No idea if this can happen with what modern smartphone cameras do to photos. If "AI" is involved then I would expect such issues to be possible because of the basic nature of them being random generators, just like how LLMs hallucinate stuff all the time. Other "enhancement" approaches might not produce issues like this.
https://www.reddit.com/r/iphone/comments/1m5zsj7/ai_photo_ga...
https://www.reddit.com/r/iphone/comments/1jbcl1l/iphone_16_p...
https://www.reddit.com/r/iphone/comments/17bxcm8/iphone_15_n...
Yes it is. I've seen that happen in real-time with the built-in camera viewfinder (not even taking a photo) on my mid-range Samsung phone, when I zoomed in on a sign.
It only changed one letter, and it was more like a strange optical warping from one letter to a different one when I pointed the camera at a particular sign in a shop, but it was very surprising to see.
Not that that helps anyone who's affected, but that situation is more like if you'd have an .aip file, AI Photo storage format, where it invents details when you zoom in, and not a sensor (pipeline) issue
I, probably due to phrasing ambiguity in an old TheRegister article on the matter, had mistakenly remembered the temporary storage between scan and print of the copy mode to also had been affected.
As there were many situations where one would scan and destroy the original once offsite backup has run, while physical copies would/should often not entail destruction of the original, most of the overall damage/impact would be due to scanning anyways, not copying.
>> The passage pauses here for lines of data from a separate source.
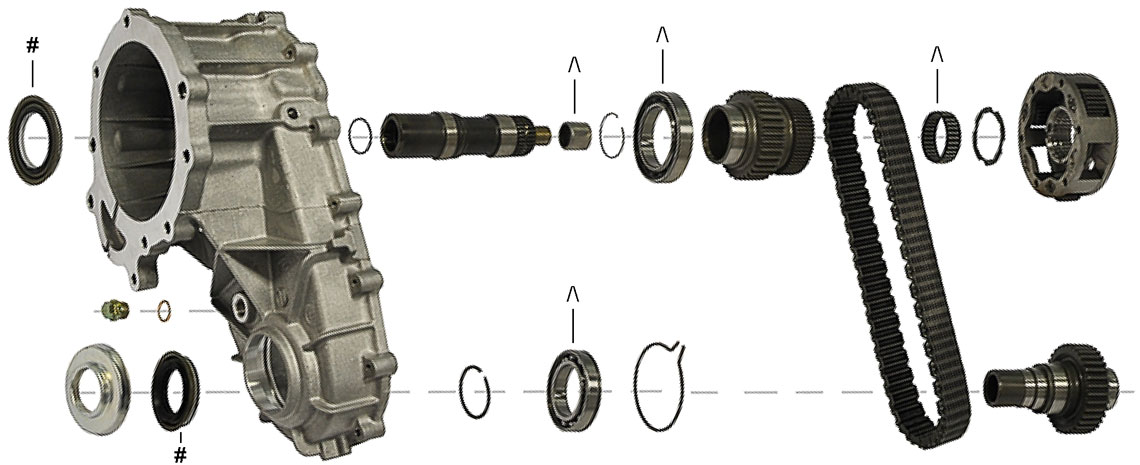 #

^

^

^

^

#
See https://www.runpulse.com/blog/why-llms-suck-at-ocr and its related HN discussion https://www.hackerneue.com/item?id=42966958
Pre-LLM approaches handle unintelligible source data differently. You'll more commonly see nonsense output for the unintelligible bits. In some cases the tool might be capable of recognizing low confidence and returning an error or other indicator of a possible miss.
IMO, that's a feature. The LLM approach makes up something that looks right but may not actually match the source data. These errors are far harder to detect and more likely to make it past human review.
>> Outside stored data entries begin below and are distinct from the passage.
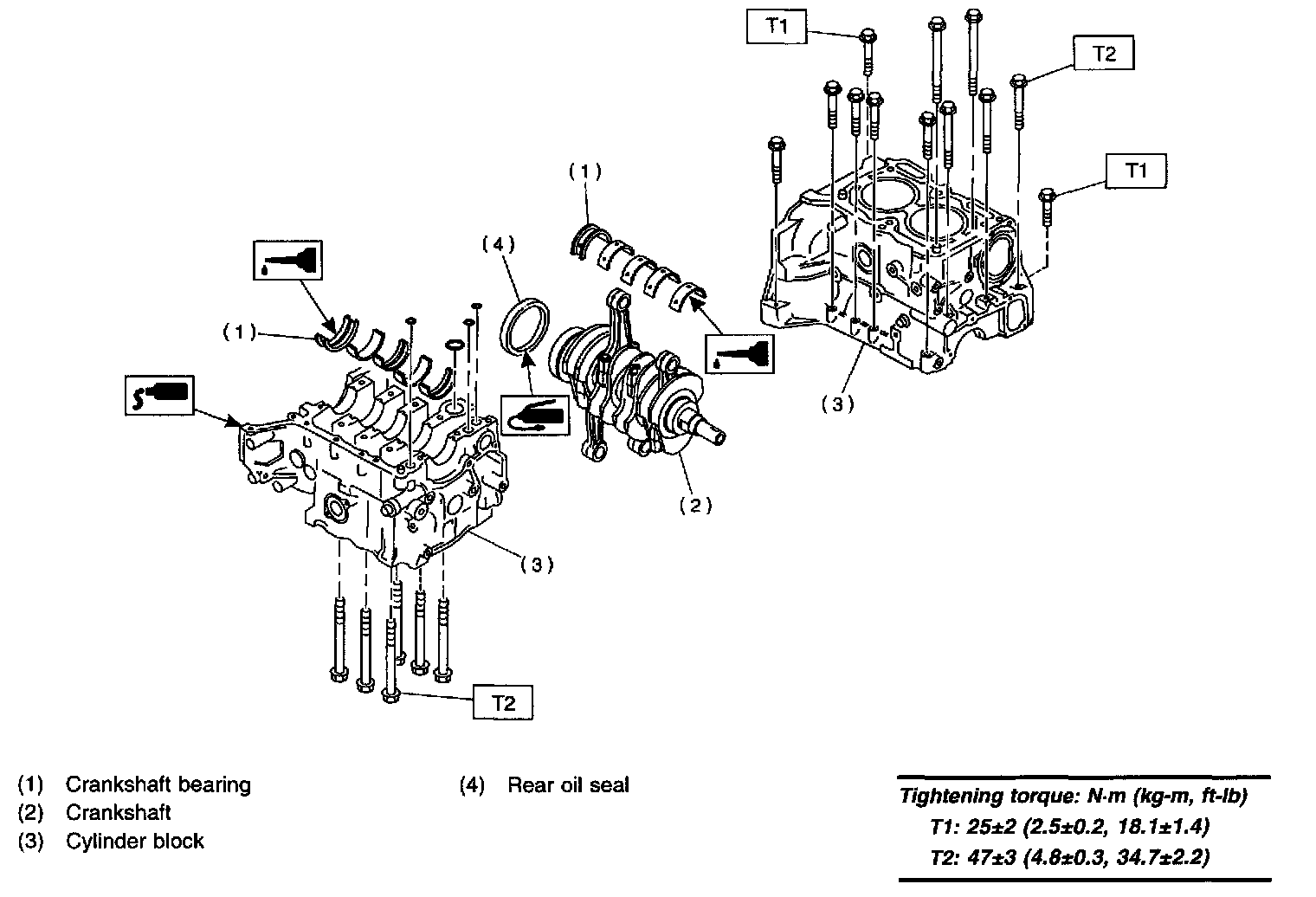 T1

T2

T1

(1)

(4)

(1)

(3)

(2)

(3)

T2

(1) Crankshaft bearing
(2) Crankshaft
(3) Cylinder block

(4) Rear oil seal

Tightening torque: N·m (kg-m, ft-lb)
T1: 25±2 (2.5±0.2, 18.1±1.4)
T2: 47±3 (4.8±0.3, 34.7±2.2)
The LLM approach does mean that you can often get a more "complete" output from a low quality data source vs pre-LLM approaches. And sometimes it might even be correct! But it will get it wrong other times.
Another failure condition I've experienced with LLM-based voice transcription that I didn't have pre-LLM - running down the wrong fork in the road. Sometimes the LLM approaches will get a word or two wrong...words with similar phonetics or multiple meanings, that kind of thing. It may then continue down the path this mistaken context has created, outputting additional words that do not align to the source data at all.